In late December of 2001 me and one of my best friends Lynsey, flew to San Jose to visit her brother K.C., another dear friend of mine. He was teaching there at the time and Lynsey and I were both freshmen in college. I remember my Grandfather Buddy (step) telling me about the San Francisco he had known - in fact he and my parents helped me to finance that trip. I am sure that they were all worried but none of them bothered to hold me back. This was less than three months after 9/11 and security was seriously heightened; Lynsey and I were nineteen years old. The places that she and I have seen since then, together or separately, I am sure are greater because of that trip. As Joni Mitchell says so eloquently - " But now old friends are acting strange, they shake their heads and say I've changed. Well something's lost and something's gained in living every day."
Today I thought of that trip, maybe because it was misting rain. The same way it was the first time I ever laid eyes of the Pacific. Standing in a soft mist looking at an ocean that had been a picture in a book to me before that moment. The feeling of being somewhere else, somewhere that you always wanted to be, see, touch and feel - what a feeling! I remember being in Sly's Jazz Bar in Monterrey, a city that I found to be absolutely enchanting.
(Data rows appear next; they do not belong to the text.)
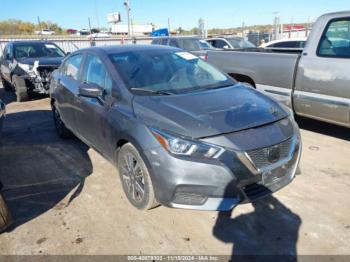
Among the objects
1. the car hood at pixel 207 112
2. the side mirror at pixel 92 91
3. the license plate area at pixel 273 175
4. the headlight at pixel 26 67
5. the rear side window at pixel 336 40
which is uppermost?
the rear side window at pixel 336 40

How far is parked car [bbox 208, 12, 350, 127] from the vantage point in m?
4.70

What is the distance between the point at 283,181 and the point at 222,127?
865 mm

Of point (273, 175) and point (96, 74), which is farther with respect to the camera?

I sat and listened to a lady in long dress sing "As Time Goes By." As her dress blew in the breeze from the opened windows I sang along knowing that I was in love with that moment in time. That was almost nine years ago, nine years since I crossed the Golden Gate Bridge, nine years since my first String Cheese concert…nine years.
My have time has changed, Joni you were oh so right! My old friends probably do laugh and say I'm strange…but I always was and maybe that is what they liked about me. I know it is what I liked about them. I know what you meant when you said: "Something's lost and something's gained in living every day." Thank God for that! It would be too exhausting to be young and foolish all our lives. Not that I'm not still young and a little foolish some days. Times change you, cities and people, family and friends, places in time leave a mark on us. These things help to strike a chord within and the moment that happens we come to the realization that from that then on we will see life from a different aspect. We will still be the same but tweaked. Thank God for those moments too. One day the collection of those moments will help us to reach the age of wisdom that people like my Grandfather did. The collected impact that those moments make turn us into what we become. After all we are all works in progress…thank God for that too!